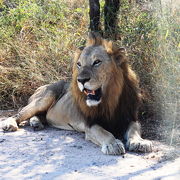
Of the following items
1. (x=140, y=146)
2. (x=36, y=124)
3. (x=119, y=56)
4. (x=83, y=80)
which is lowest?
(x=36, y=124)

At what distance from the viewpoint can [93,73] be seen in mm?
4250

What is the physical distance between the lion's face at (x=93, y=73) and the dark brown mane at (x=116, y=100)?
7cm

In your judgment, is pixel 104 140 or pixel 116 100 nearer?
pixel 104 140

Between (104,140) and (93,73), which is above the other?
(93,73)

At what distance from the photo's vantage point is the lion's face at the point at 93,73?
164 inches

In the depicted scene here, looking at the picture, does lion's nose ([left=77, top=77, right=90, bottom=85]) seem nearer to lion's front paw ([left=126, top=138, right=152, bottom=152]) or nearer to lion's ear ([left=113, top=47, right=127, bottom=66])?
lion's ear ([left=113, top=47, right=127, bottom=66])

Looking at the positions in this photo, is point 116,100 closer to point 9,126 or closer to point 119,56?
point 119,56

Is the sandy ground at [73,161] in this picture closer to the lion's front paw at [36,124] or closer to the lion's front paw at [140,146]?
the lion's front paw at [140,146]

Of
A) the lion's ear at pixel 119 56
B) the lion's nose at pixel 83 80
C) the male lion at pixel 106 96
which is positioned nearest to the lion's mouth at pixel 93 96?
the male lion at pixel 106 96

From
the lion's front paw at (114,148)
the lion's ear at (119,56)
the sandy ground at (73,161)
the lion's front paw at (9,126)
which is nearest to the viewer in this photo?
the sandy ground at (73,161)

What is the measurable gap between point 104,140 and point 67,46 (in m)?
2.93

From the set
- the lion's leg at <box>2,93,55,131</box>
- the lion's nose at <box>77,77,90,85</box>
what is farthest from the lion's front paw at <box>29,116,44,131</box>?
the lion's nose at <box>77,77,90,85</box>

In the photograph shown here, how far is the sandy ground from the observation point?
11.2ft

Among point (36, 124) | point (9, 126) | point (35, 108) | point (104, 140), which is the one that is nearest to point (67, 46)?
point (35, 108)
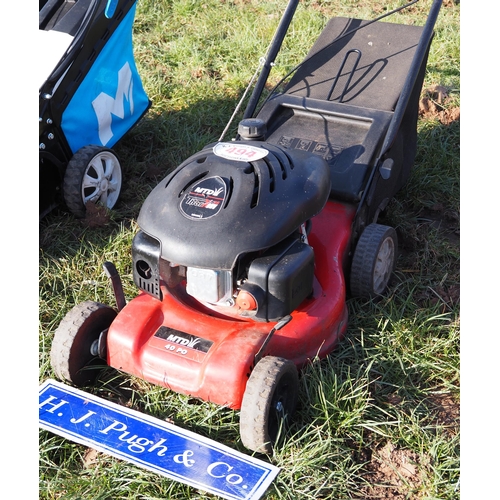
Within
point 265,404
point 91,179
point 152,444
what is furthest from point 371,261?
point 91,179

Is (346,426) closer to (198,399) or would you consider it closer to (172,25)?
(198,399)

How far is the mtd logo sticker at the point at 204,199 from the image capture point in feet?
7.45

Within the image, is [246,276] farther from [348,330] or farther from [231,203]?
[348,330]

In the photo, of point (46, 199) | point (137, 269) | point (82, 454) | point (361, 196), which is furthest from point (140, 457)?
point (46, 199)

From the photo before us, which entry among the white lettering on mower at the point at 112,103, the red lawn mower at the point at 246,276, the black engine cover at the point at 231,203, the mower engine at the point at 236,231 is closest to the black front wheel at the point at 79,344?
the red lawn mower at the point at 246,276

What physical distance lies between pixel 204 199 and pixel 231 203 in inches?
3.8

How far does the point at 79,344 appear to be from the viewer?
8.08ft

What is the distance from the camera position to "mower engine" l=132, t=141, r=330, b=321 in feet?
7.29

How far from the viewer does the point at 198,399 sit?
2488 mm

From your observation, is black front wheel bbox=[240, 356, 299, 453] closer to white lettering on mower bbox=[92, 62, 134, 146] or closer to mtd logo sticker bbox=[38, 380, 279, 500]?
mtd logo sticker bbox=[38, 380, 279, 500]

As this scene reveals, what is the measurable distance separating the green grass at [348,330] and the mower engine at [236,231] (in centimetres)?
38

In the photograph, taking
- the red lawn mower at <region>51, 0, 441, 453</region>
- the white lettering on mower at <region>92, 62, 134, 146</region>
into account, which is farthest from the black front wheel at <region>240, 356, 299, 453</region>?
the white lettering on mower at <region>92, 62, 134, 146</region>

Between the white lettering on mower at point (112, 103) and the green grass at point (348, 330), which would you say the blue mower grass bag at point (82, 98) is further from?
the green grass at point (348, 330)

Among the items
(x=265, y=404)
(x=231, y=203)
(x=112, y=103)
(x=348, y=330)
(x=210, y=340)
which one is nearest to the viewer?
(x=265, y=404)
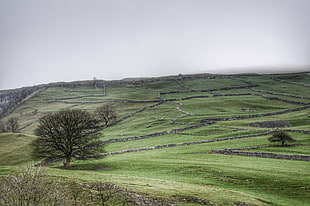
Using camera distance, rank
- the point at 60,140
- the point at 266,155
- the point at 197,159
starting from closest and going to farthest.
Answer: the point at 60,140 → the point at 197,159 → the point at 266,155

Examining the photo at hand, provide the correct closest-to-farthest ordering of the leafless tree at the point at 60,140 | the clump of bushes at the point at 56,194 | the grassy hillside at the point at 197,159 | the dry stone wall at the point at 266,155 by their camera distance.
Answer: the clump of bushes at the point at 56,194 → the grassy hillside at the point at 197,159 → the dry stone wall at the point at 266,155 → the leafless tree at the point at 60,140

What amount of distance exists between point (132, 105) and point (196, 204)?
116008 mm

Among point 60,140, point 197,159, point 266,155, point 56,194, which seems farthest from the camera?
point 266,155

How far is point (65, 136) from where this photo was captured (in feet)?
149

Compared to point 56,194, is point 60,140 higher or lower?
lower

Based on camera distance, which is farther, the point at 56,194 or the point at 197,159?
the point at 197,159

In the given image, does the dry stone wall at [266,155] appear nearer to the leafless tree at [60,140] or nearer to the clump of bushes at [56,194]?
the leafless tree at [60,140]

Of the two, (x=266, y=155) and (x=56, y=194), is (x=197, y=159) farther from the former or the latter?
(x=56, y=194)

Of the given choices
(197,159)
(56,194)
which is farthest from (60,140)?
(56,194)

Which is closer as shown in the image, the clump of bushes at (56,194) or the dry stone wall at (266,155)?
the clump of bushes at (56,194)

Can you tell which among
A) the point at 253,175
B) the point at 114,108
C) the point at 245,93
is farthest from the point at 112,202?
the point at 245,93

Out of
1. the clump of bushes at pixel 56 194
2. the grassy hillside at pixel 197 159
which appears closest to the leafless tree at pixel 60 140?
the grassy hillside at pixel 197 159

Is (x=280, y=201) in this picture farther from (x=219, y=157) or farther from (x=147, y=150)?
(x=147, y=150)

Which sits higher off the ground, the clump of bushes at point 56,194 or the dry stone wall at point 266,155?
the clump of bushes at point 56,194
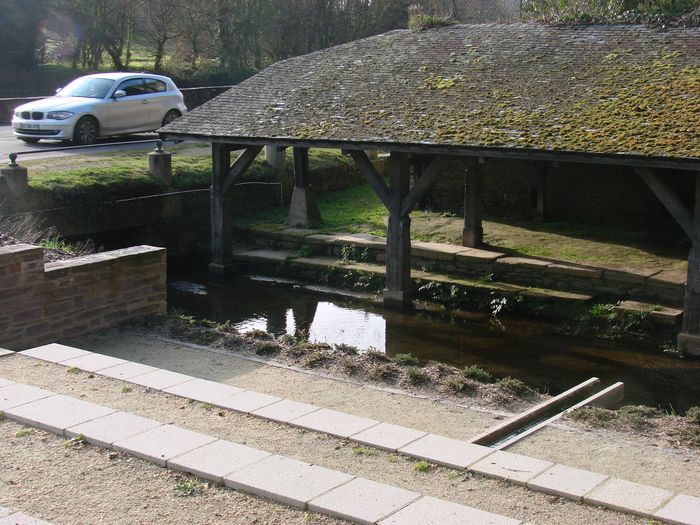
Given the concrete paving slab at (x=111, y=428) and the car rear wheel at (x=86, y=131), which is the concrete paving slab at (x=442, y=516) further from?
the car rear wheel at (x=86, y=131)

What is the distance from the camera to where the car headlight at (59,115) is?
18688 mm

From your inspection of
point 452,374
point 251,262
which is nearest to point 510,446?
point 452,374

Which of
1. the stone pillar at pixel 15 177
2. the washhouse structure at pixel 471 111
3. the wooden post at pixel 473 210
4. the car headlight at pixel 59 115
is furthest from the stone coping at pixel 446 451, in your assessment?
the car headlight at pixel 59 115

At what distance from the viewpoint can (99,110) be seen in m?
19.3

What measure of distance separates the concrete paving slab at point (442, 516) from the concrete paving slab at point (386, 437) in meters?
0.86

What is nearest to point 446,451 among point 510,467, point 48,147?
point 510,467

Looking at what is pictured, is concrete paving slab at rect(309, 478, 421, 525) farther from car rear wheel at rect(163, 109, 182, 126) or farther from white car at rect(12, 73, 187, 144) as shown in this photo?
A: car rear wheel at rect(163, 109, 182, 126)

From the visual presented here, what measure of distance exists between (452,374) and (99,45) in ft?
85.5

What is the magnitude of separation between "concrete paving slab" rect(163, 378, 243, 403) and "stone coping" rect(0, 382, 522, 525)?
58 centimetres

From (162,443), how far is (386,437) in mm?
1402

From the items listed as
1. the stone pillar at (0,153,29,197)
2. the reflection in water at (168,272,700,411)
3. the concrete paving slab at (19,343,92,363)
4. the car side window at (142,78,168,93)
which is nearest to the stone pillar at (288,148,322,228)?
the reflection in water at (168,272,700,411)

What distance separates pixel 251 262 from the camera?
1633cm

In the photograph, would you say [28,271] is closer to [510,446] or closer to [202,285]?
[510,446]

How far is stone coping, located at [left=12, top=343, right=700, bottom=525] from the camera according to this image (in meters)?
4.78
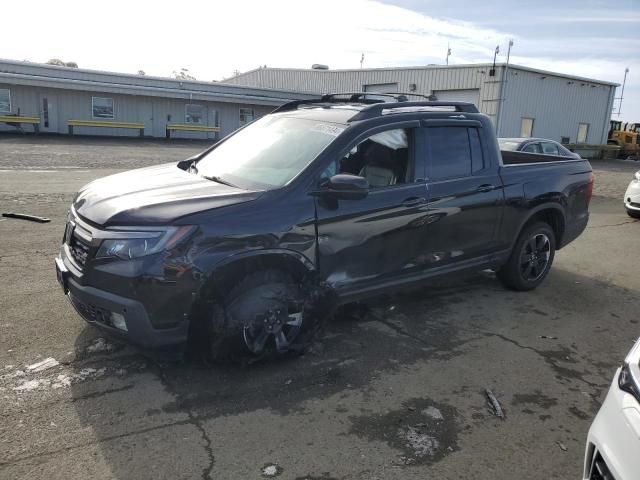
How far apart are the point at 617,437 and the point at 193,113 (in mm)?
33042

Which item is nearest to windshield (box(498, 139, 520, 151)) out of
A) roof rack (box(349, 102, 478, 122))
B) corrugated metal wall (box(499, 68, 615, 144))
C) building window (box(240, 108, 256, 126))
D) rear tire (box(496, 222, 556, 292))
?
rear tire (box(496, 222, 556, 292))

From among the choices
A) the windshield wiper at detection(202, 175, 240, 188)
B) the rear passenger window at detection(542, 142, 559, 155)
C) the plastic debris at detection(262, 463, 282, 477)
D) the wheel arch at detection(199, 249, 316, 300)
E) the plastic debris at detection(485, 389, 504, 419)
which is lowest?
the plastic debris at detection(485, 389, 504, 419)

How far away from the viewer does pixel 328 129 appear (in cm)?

——————————

Beginning with the line with "What distance separates", repeat the entries above exactly, up to and including the last line, leaving out pictures.

COMPLETE OUTPUT »
What distance separates pixel 251 262 from the camera?
1633cm

In the photograph, would you say [28,271] is closer to [510,446] or closer to [202,285]?
[510,446]

How far is stone coping, located at [left=12, top=343, right=700, bottom=525] from the camera according to this image (in meters)?
4.78
How far apart are the point at 617,437 and the point at 193,113 (in mm)?
33042

Which item is nearest to windshield (box(498, 139, 520, 151)) out of
A) roof rack (box(349, 102, 478, 122))
B) corrugated metal wall (box(499, 68, 615, 144))
C) building window (box(240, 108, 256, 126))
D) rear tire (box(496, 222, 556, 292))
?
rear tire (box(496, 222, 556, 292))

From among the choices
A) the windshield wiper at detection(202, 175, 240, 188)
B) the rear passenger window at detection(542, 142, 559, 155)
C) the plastic debris at detection(262, 463, 282, 477)
D) the wheel arch at detection(199, 249, 316, 300)
E) the plastic debris at detection(485, 389, 504, 419)
which is lowest?
the plastic debris at detection(485, 389, 504, 419)

How far away from the viewer does pixel 328 129 appear (in cm)?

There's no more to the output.